● **Set problem**:
Give back the whole listing exactly as shown.

● **Data for this exercise**:
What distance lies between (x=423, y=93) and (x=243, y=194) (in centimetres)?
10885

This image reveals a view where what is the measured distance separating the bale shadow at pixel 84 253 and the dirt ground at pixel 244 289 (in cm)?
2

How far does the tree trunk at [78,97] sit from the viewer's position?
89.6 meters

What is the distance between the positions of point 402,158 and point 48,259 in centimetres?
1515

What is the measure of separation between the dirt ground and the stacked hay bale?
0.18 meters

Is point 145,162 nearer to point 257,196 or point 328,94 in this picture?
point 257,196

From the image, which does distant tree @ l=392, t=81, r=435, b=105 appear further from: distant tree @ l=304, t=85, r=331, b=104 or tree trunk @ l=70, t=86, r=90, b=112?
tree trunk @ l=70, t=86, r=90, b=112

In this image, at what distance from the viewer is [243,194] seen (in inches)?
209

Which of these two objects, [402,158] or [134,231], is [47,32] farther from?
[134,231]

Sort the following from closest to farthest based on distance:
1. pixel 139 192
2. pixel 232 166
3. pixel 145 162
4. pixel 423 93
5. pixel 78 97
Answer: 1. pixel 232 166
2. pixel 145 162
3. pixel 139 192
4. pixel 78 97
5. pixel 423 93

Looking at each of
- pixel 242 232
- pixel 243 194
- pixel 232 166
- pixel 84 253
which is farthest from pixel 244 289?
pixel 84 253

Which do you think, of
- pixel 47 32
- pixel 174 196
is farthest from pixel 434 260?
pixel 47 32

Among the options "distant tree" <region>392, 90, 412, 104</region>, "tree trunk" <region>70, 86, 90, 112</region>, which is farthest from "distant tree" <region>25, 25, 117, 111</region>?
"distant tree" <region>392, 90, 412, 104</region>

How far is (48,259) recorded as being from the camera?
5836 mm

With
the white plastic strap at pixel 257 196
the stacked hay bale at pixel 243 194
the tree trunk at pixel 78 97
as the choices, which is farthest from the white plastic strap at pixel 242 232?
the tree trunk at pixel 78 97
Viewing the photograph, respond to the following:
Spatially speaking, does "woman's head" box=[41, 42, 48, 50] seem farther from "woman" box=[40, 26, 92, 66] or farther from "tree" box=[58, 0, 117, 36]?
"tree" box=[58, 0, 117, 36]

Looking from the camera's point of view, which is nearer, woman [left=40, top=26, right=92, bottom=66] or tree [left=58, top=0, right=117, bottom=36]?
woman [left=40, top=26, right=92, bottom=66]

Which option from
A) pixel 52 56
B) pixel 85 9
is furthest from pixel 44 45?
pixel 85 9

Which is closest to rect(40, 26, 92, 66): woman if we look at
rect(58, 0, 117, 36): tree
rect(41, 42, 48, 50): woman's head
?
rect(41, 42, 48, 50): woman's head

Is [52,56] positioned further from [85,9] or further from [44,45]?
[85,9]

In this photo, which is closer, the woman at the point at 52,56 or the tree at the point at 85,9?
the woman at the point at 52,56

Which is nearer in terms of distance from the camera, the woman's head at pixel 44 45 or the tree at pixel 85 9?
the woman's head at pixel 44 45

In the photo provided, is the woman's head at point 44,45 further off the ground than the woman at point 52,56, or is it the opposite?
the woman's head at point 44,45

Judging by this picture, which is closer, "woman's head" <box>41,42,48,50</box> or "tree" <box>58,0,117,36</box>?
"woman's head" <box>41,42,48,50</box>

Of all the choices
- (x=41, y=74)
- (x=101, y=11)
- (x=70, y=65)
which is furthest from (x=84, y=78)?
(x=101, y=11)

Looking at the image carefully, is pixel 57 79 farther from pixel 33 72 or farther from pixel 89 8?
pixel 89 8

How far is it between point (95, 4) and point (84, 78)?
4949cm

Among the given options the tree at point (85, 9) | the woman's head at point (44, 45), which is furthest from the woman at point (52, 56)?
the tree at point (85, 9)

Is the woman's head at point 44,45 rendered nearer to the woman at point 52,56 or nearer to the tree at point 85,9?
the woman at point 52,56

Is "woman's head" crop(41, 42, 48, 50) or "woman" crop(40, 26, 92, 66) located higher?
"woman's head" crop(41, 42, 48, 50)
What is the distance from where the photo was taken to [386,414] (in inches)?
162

● **Exercise answer**:
What distance lies between (x=423, y=93) and (x=243, y=194) (in centimetres)?
10885

This image reveals a view where what is the measured distance separating the bale shadow at pixel 84 253 and the dirt ground at pixel 244 289 (in cm)?
2

How far does the tree trunk at [78,97] sit from the viewer's position?
89.6 meters

What is the distance between the positions of point 402,158 and point 48,259 in centimetres?
1515

What is the measure of separation between the dirt ground and the stacked hay bale?
0.18 meters

Is point 145,162 nearer to point 257,196 or point 328,94 in this picture?
point 257,196

From the image, which does distant tree @ l=392, t=81, r=435, b=105 appear further from: distant tree @ l=304, t=85, r=331, b=104 or tree trunk @ l=70, t=86, r=90, b=112?
tree trunk @ l=70, t=86, r=90, b=112

In this image, at what distance from the viewer is [243,194] seen (in inches)?
209

Which of these two objects, [402,158] or [134,231], is [47,32] farther from?
[134,231]

Sort the following from closest to farthest based on distance:
1. pixel 139 192
2. pixel 232 166
3. pixel 145 162
4. pixel 423 93
5. pixel 78 97
Answer: 1. pixel 232 166
2. pixel 145 162
3. pixel 139 192
4. pixel 78 97
5. pixel 423 93

Looking at each of
- pixel 242 232
- pixel 243 194
- pixel 232 166
- pixel 84 253
which is farthest from pixel 244 289?
pixel 84 253

Which do you think, of
- pixel 47 32
- pixel 174 196
is farthest from pixel 434 260?
pixel 47 32

Among the options "distant tree" <region>392, 90, 412, 104</region>, "tree trunk" <region>70, 86, 90, 112</region>, which is farthest from "distant tree" <region>25, 25, 117, 111</region>?
"distant tree" <region>392, 90, 412, 104</region>

How far is (48,259) recorded as being from the camera?
5836 mm

With
the white plastic strap at pixel 257 196
the stacked hay bale at pixel 243 194
the tree trunk at pixel 78 97
as the choices, which is farthest from the white plastic strap at pixel 242 232?
the tree trunk at pixel 78 97
Viewing the photograph, respond to the following:
Spatially speaking, does "woman's head" box=[41, 42, 48, 50] seem farther from "woman" box=[40, 26, 92, 66] or farther from "tree" box=[58, 0, 117, 36]?
"tree" box=[58, 0, 117, 36]

Looking from the camera's point of view, which is nearer, woman [left=40, top=26, right=92, bottom=66] or tree [left=58, top=0, right=117, bottom=36]?
woman [left=40, top=26, right=92, bottom=66]

Which option from
A) pixel 52 56
B) pixel 85 9
is furthest from pixel 44 45?
pixel 85 9

Which is closest to rect(40, 26, 92, 66): woman if we look at
rect(58, 0, 117, 36): tree
rect(41, 42, 48, 50): woman's head
?
rect(41, 42, 48, 50): woman's head

Is [52,56] positioned further from [85,9] or further from [44,45]?
[85,9]

In this photo, which is closer, the woman at the point at 52,56 or the tree at the point at 85,9?
the woman at the point at 52,56

Which is nearer in terms of distance from the camera, the woman's head at pixel 44 45 or the tree at pixel 85 9?
the woman's head at pixel 44 45

In the photo provided, is the woman's head at point 44,45 further off the ground than the woman at point 52,56, or is it the opposite?
the woman's head at point 44,45

Judging by this picture, which is closer, "woman's head" <box>41,42,48,50</box> or "tree" <box>58,0,117,36</box>?
"woman's head" <box>41,42,48,50</box>

Of all the choices
- (x=41, y=74)
- (x=101, y=11)
- (x=70, y=65)
which is furthest from (x=84, y=78)?
(x=101, y=11)

Looking at the image carefully, is pixel 57 79 farther from pixel 33 72 or farther from pixel 89 8?
pixel 89 8

How far is it between point (95, 4) and point (84, 78)?
4949cm

Among the given options the tree at point (85, 9) | the woman's head at point (44, 45), which is furthest from the woman at point (52, 56)?
the tree at point (85, 9)

Is the woman's head at point 44,45 rendered nearer to the woman at point 52,56 or nearer to the tree at point 85,9?
the woman at point 52,56

Is "woman's head" crop(41, 42, 48, 50) or "woman" crop(40, 26, 92, 66) located higher?
"woman's head" crop(41, 42, 48, 50)
What is the distance from where the photo was taken to [386,414] (in inches)?
162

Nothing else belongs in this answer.